Leaf's handling of Mike Love's craziness is borderline cowardly in comparison. Check out the way the author bobs and weaves around the content of Love's insane and venomous Rock and Roll Hall of Fame speech before simply directing the reader to just Google it. He refuses to name Love in instances when an unnamed party who is obviously Love is causing trouble. For the most part, Leaf steers clear of any recent business with The Beach Boys, not even really dealing with the group's 2012 reunion album.
All of the extra text is included in Omnibus Press' new "Remastered" edition of God Only Knows. With those updates came a slew of new information to clarify the original publication's perspective, as well as a bunch of new forewords from fans, friends, and family. The fact that one of them, Brian's wife Melinda, has since died emphasizes the fact that time just keeps on mercilessly marching along. Since the latest updates were made in 2021, we do not find out what life is like for Brian Wilson since he's been struggling with dementia, which was only reported a year ago.
I do wish that Leaf had taken a similar approach to that of Michael Azerad, who extensively footnoted his Nirvana bio Come As You Are when it was republished in 2023. Leaf could have at least corrected some of the more glaring errors in the early editions, such as the very outdated notion that "Our Prayer" was cut during the 20/20 period when it is now well known to be a SMiLE remnant.
Nevertheless, it's still good to have such a seminal book back in print again. According to one of his introductory statements, David Leaf once met a fan who'd paid $500 for a copy of the original edition after it went out of print. That's a lot of money to pay for a book whose information has since been cannibalized over and over again in lesser volumes.

**Data below:**

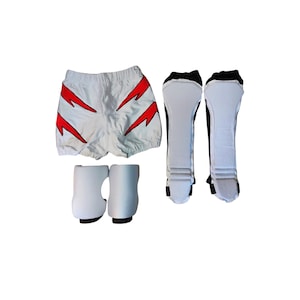 Puede incluir: Pantalones cortos blancos de artes marciales con diseños de rayos rojos, junto con equipo de protección blanco y negro para espinillas y pies. El conjunto incluye espinilleras y protectores de pies, diseñados para deportes de combate.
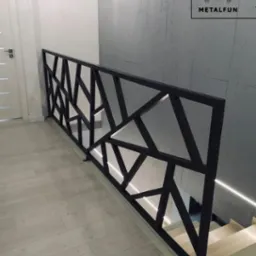 Nowoczesna, czarna balustrada schodowa z geometrycznym wzorem, oświetlona listwą LED, na tle betonowej ściany i jasnej podłogi. Widoczny fragment schodów.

**Task instructions:**
1. In the review of God Only Knows, translate this sentence into Spanish: "Nevertheless, it's still good to have such a seminal book back in print again."
2. According to the review of God Only Knows, how much did the fan David Leaf met pay for a copy of the original edition?

**Your written answers:**
1. Aun así, sigue siendo bueno volver a tener en circulación un libro tan fundamental.

2. $500